_WRITTEN TASK_.
Reproduce every line of the listing below without changing anything.

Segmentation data
start

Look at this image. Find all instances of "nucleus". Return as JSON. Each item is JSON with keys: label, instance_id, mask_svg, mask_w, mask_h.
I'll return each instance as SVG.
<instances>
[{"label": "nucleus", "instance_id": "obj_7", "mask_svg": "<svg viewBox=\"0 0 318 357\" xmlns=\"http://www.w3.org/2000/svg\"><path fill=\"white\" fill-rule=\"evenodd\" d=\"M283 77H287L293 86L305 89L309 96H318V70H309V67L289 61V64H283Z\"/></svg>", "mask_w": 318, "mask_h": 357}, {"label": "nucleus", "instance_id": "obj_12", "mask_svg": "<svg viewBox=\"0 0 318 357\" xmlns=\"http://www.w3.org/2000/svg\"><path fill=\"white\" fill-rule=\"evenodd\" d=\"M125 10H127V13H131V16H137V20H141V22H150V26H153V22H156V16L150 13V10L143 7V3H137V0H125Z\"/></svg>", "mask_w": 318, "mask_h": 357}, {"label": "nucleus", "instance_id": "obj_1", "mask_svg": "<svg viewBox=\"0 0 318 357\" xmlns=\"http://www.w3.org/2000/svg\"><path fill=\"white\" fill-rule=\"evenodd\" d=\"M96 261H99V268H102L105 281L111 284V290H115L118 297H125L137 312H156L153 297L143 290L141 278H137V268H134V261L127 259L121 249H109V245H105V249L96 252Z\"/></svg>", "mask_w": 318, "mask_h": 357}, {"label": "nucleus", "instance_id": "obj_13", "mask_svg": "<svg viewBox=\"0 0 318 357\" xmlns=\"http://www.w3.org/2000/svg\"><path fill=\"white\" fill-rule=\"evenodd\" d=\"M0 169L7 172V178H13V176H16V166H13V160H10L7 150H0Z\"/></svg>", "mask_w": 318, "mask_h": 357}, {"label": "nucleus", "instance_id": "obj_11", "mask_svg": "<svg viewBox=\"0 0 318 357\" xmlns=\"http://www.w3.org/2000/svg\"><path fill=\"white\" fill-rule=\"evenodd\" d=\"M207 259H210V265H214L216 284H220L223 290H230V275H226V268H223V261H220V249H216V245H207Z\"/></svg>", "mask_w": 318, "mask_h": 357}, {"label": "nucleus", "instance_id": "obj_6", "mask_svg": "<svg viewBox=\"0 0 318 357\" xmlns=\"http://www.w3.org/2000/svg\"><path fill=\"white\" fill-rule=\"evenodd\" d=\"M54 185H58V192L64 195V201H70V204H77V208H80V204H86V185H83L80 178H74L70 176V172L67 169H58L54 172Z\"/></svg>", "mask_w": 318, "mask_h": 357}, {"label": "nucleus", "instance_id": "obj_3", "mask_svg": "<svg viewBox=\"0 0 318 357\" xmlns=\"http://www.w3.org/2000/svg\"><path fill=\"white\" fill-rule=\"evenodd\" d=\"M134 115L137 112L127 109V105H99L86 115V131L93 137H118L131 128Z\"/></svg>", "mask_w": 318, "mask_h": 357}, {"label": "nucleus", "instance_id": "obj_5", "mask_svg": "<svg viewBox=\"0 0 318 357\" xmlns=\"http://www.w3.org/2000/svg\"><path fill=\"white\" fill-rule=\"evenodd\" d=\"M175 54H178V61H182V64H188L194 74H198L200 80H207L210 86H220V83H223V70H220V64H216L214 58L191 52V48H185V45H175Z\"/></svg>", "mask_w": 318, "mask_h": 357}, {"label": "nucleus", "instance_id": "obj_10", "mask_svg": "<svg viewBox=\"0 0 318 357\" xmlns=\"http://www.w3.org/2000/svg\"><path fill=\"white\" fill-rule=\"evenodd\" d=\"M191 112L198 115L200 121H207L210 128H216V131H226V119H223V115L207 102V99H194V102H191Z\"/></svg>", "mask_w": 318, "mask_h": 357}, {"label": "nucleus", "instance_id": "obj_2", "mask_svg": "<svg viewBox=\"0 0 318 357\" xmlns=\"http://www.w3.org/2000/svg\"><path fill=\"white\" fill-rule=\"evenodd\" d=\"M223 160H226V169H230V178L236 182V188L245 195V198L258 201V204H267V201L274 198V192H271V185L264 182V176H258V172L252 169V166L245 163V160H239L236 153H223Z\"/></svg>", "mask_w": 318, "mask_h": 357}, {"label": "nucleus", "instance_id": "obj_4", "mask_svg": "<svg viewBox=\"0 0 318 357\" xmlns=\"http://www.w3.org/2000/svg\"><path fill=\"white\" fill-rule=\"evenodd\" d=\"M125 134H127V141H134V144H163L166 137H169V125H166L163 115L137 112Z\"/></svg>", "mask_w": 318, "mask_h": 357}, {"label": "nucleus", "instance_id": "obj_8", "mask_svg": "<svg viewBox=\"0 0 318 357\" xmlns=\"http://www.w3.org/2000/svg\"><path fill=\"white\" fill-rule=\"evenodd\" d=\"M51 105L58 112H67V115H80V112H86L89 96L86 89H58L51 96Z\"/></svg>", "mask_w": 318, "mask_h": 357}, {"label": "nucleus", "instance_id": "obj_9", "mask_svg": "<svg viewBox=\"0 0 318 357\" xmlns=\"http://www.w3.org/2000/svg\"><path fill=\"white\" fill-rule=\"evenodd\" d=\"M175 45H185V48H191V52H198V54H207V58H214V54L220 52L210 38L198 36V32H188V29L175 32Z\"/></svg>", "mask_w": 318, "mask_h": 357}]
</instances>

end

_SOLVED PROBLEM_.
Look at this image. Find all instances of "nucleus". Return as JSON. Each item is JSON with keys: label, instance_id, mask_svg, mask_w, mask_h.
I'll return each instance as SVG.
<instances>
[{"label": "nucleus", "instance_id": "obj_7", "mask_svg": "<svg viewBox=\"0 0 318 357\" xmlns=\"http://www.w3.org/2000/svg\"><path fill=\"white\" fill-rule=\"evenodd\" d=\"M283 77H287L293 86L305 89L309 96H318V70H309V67L289 61V64H283Z\"/></svg>", "mask_w": 318, "mask_h": 357}, {"label": "nucleus", "instance_id": "obj_12", "mask_svg": "<svg viewBox=\"0 0 318 357\" xmlns=\"http://www.w3.org/2000/svg\"><path fill=\"white\" fill-rule=\"evenodd\" d=\"M125 10H127V13H131V16H137V20H141V22H150V26H153V22H156V16L150 13V10L143 7V3H137V0H125Z\"/></svg>", "mask_w": 318, "mask_h": 357}, {"label": "nucleus", "instance_id": "obj_1", "mask_svg": "<svg viewBox=\"0 0 318 357\" xmlns=\"http://www.w3.org/2000/svg\"><path fill=\"white\" fill-rule=\"evenodd\" d=\"M96 261H99V268H102L105 281L111 284V290H115L118 297H125L137 312H156L153 297L143 290L141 278H137V268H134V261L127 259L121 249H109V245H105V249L96 252Z\"/></svg>", "mask_w": 318, "mask_h": 357}, {"label": "nucleus", "instance_id": "obj_13", "mask_svg": "<svg viewBox=\"0 0 318 357\" xmlns=\"http://www.w3.org/2000/svg\"><path fill=\"white\" fill-rule=\"evenodd\" d=\"M0 169L7 172V178H13V176H16V166H13V160H10L7 150H0Z\"/></svg>", "mask_w": 318, "mask_h": 357}, {"label": "nucleus", "instance_id": "obj_11", "mask_svg": "<svg viewBox=\"0 0 318 357\" xmlns=\"http://www.w3.org/2000/svg\"><path fill=\"white\" fill-rule=\"evenodd\" d=\"M207 259H210V265H214L216 284H220L223 290H230V275H226V268H223V261H220V249H216V245H207Z\"/></svg>", "mask_w": 318, "mask_h": 357}, {"label": "nucleus", "instance_id": "obj_6", "mask_svg": "<svg viewBox=\"0 0 318 357\" xmlns=\"http://www.w3.org/2000/svg\"><path fill=\"white\" fill-rule=\"evenodd\" d=\"M54 185H58V192L64 195V201H70V204H77V208H80V204H86V185H83L80 178H74L70 176V172L67 169H58L54 172Z\"/></svg>", "mask_w": 318, "mask_h": 357}, {"label": "nucleus", "instance_id": "obj_3", "mask_svg": "<svg viewBox=\"0 0 318 357\" xmlns=\"http://www.w3.org/2000/svg\"><path fill=\"white\" fill-rule=\"evenodd\" d=\"M134 115L137 112L127 109V105H99L86 115V131L93 137H118L131 128Z\"/></svg>", "mask_w": 318, "mask_h": 357}, {"label": "nucleus", "instance_id": "obj_5", "mask_svg": "<svg viewBox=\"0 0 318 357\" xmlns=\"http://www.w3.org/2000/svg\"><path fill=\"white\" fill-rule=\"evenodd\" d=\"M175 54H178V61H182V64H188L194 74H198L200 80H207L210 86H220V83H223V70H220V64H216L214 58L191 52V48H185V45H175Z\"/></svg>", "mask_w": 318, "mask_h": 357}, {"label": "nucleus", "instance_id": "obj_10", "mask_svg": "<svg viewBox=\"0 0 318 357\" xmlns=\"http://www.w3.org/2000/svg\"><path fill=\"white\" fill-rule=\"evenodd\" d=\"M191 112L198 115L200 121H207L210 128H216V131H226V119H223V115L207 102V99H194V102H191Z\"/></svg>", "mask_w": 318, "mask_h": 357}, {"label": "nucleus", "instance_id": "obj_2", "mask_svg": "<svg viewBox=\"0 0 318 357\" xmlns=\"http://www.w3.org/2000/svg\"><path fill=\"white\" fill-rule=\"evenodd\" d=\"M223 160H226V169H230V178L236 182V188L245 195V198L258 201V204H267V201L274 198V192H271V185L264 182V176H258V172L252 169V166L245 163V160H239L236 153H223Z\"/></svg>", "mask_w": 318, "mask_h": 357}, {"label": "nucleus", "instance_id": "obj_4", "mask_svg": "<svg viewBox=\"0 0 318 357\" xmlns=\"http://www.w3.org/2000/svg\"><path fill=\"white\" fill-rule=\"evenodd\" d=\"M125 134H127V141H134V144H163L166 137H169V125H166L163 115L137 112Z\"/></svg>", "mask_w": 318, "mask_h": 357}, {"label": "nucleus", "instance_id": "obj_8", "mask_svg": "<svg viewBox=\"0 0 318 357\" xmlns=\"http://www.w3.org/2000/svg\"><path fill=\"white\" fill-rule=\"evenodd\" d=\"M51 105L58 112H67V115H80V112H86L89 96L86 89H58L51 96Z\"/></svg>", "mask_w": 318, "mask_h": 357}, {"label": "nucleus", "instance_id": "obj_9", "mask_svg": "<svg viewBox=\"0 0 318 357\" xmlns=\"http://www.w3.org/2000/svg\"><path fill=\"white\" fill-rule=\"evenodd\" d=\"M175 45H185V48H191V52H198V54H207V58H214V54L220 52L210 38L198 36V32H188V29L175 32Z\"/></svg>", "mask_w": 318, "mask_h": 357}]
</instances>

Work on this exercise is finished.